夏の米子を沸かせる「第53回米子がいな祭」が開幕した8日夜、米子市中心部で、万灯パレードが繰り広げられた。JR米子駅前通りを埋め尽くした総勢35基の万灯の中には、建設業界から参加したチームの姿も。昨年は雨に阻まれ、開催直前に中止となっただけに、2年ぶりの舞台に立った担ぎ手たちは、待ちわびた思いを胸に、力のこもった妙技を見せた。
通りには、継ぎ竹を伸ばして高く掲げた万灯
がひしめいた。担ぎ手たちは、手のひらから額へ、額から腰へと万灯を移
し替えながら、次々と技を繰り出した。提灯の柔らかな明かりがたゆたい、沿道に並ぶ飲食店の光と重なって、通りを彩った。

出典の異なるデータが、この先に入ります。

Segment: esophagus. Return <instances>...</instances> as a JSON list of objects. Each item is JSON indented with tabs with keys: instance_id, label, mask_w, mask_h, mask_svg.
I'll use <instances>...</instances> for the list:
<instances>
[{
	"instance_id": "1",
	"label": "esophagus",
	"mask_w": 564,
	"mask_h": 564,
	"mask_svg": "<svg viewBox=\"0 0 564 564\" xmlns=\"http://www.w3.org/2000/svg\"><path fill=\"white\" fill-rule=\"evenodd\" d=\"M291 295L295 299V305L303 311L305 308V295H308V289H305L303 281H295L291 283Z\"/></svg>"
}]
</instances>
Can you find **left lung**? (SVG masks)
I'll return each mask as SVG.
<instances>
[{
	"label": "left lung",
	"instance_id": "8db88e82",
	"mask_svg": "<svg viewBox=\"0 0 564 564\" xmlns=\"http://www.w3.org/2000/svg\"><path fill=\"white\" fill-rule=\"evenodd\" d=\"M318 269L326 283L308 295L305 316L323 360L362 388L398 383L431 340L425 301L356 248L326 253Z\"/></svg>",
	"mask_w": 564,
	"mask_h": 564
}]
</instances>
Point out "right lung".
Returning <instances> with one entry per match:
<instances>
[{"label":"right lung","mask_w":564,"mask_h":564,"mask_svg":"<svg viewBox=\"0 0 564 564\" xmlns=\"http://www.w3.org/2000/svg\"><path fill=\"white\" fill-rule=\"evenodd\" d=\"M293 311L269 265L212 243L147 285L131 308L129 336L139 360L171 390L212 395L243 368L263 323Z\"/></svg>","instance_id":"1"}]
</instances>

中央交差点付近の審査エリアでは、各チームが気合の入った演技を披露。特設ステージからは、軽快な祭囃子に合わせて社名や団体名にちなんだ掛け声が飛び、鳴子の音が響いた。大技が決まるたびに沿道から歓声が上がり、会場の盛り上がりは最高潮に。
様子を見守った米子がいな万灯振興会の松浦啓介会長(大松建設社長)は「昨年は雨でできなかったこともあり、皆さんそれぞれの思いが込められたパレードだったように感じる。力を入れて準備してきたことが、演技にもよく表れていた」と強調。
その上で、「やはり、この街には万灯が必要不可欠だと改めて感じた。これからも市民の皆さんの期待に応えられるよう、取り組んでいきたい」と語った。